Moringa leaves are part of Moringa Oleifera, which have a high antioxidant content, therefore, it is beneficial for overcoming free radicals in the body. Furthermore, the leaves contents have the potential to be developed into a functional drink in the form of effervescent granules. The important aspects influencing the physical characteristics, stability, and acceptability of granule is the type and ratio of the effervescent agent. In this study, citric acid and sodium bicarbonate were used as effervescent agents because they both provide acceptable texture and mouthfeel. This study aimed to develop an effervescent granule formula of Moringa leaves and to optimize the molar ratio of citric acid and sodium bicarbonate as the effervescent agent. Three molar ratios of citric acid and sodium bicarbonate were optimized, namely 1:3.11 (Formulation 1), 1:3 (Formulation 2), and 1:2.93 (Formulation 3). These formulations were developed using the wet granulation method. The results showed effervescent granules of the three formulations exhibited good flowability and uniform particle size distribution. Furthermore, formulation 3 showed better granule flow characteristics than the others.
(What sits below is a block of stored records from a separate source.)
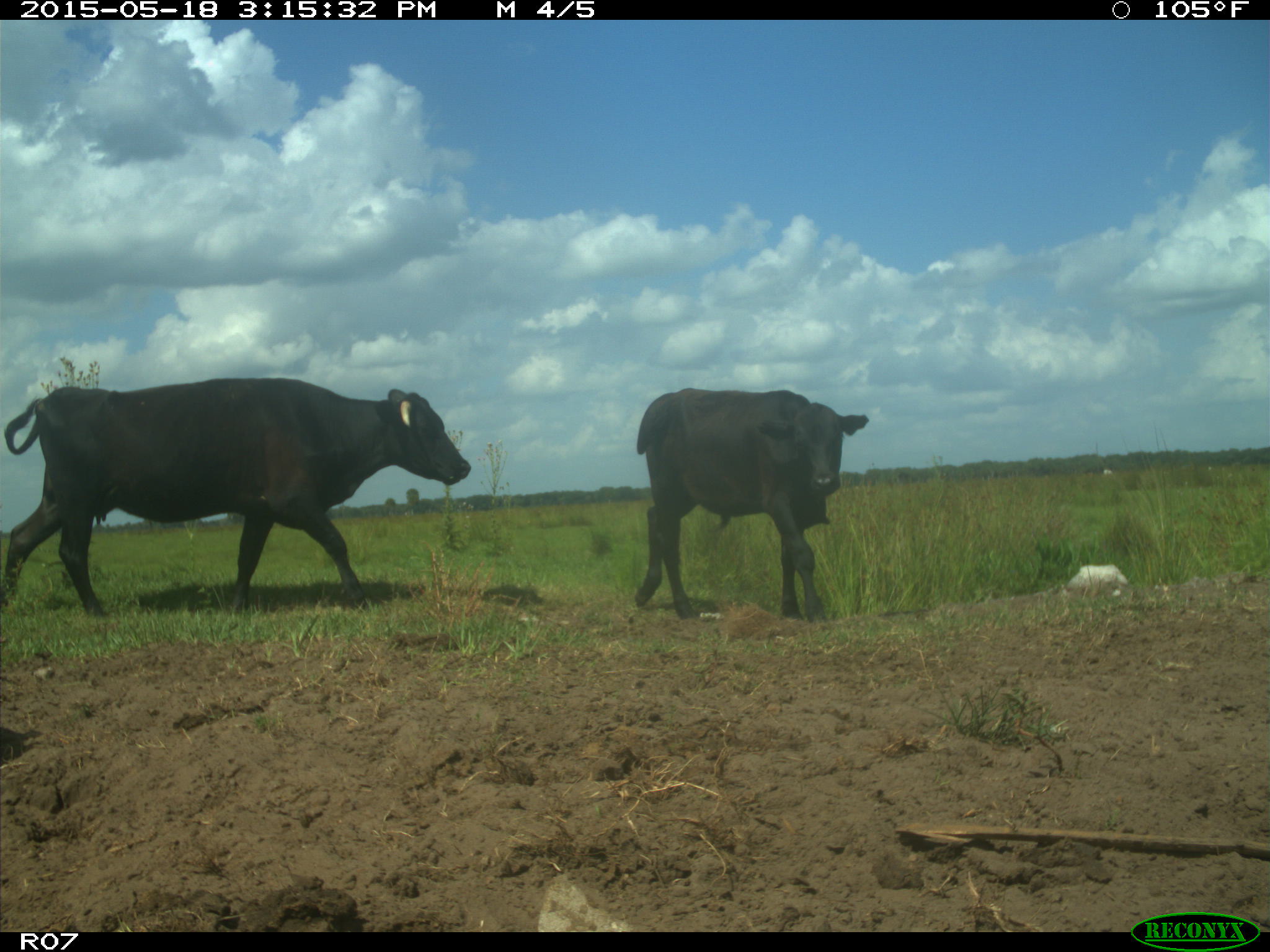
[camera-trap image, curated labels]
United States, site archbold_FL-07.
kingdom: Animalia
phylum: Chordata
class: Mammalia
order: Artiodactyla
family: Bovidae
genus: Bos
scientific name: Bos taurus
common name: domestic cow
Bos taurus (domestic cow).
The results after reconstitution showed the granules were quickly dispersed within 207-234 secs, the pH of the preparation ranged between 5.74-5.92 (neutral pH), the viscosity was between 326-333 cps, and exhibited dilatant flow characteristics. Also, the organoleptic and sensory evaluation results showed formulation 3 was the most acceptable in terms of color, taste, aroma, and texture. Based on these findings, it was concluded that formulation 3 which used (citric acid ratio, sodium bicarbonate 1:2.93) was the optimal formulation.
用柠檬酸和碳酸氢钠泡腾剂制备辣木叶泡腾剂颗粒
辣木叶是辣木的一部分,具有较高的抗氧化含量,有利于克服体内的自由基。此外,叶内容物有可能以泡腾状颗粒的形式发展成功能性饮料。泡腾剂的种类和配比是影响颗粒物理特性、稳定性和可接受性的重要因素。在本研究中,使用柠檬酸和碳酸氢钠作为泡腾剂,因为它们都具有良好的质地和口感。本研究旨在研制辣木叶泡腾剂配方,并对泡腾剂柠檬酸与碳酸氢钠的摩尔比进行优化。优化柠檬酸与碳酸氢钠的摩尔比为1:3.11(配方1)、1:3(配方2)和1:2.93(配方3),并采用湿法制粒。结果表明,三种配方的泡腾颗粒流动性好,粒径分布均匀。配方3具有较好的颗粒流动特性。重组后的颗粒在207 ~ 234秒内迅速分散,制备的pH值在5.74 ~ 5.92(中性pH)之间,粘度在326 ~ 333 cps之间,具有膨胀流动特性。此外,感官评价结果表明配方3在颜色、味道、香气和质地方面是最可接受的。综上所述,配方3(柠檬酸与碳酸氢钠的比例为1:2.93)为最佳配方。
本文章由计算机程序翻译,如有差异,请以英文原文为准。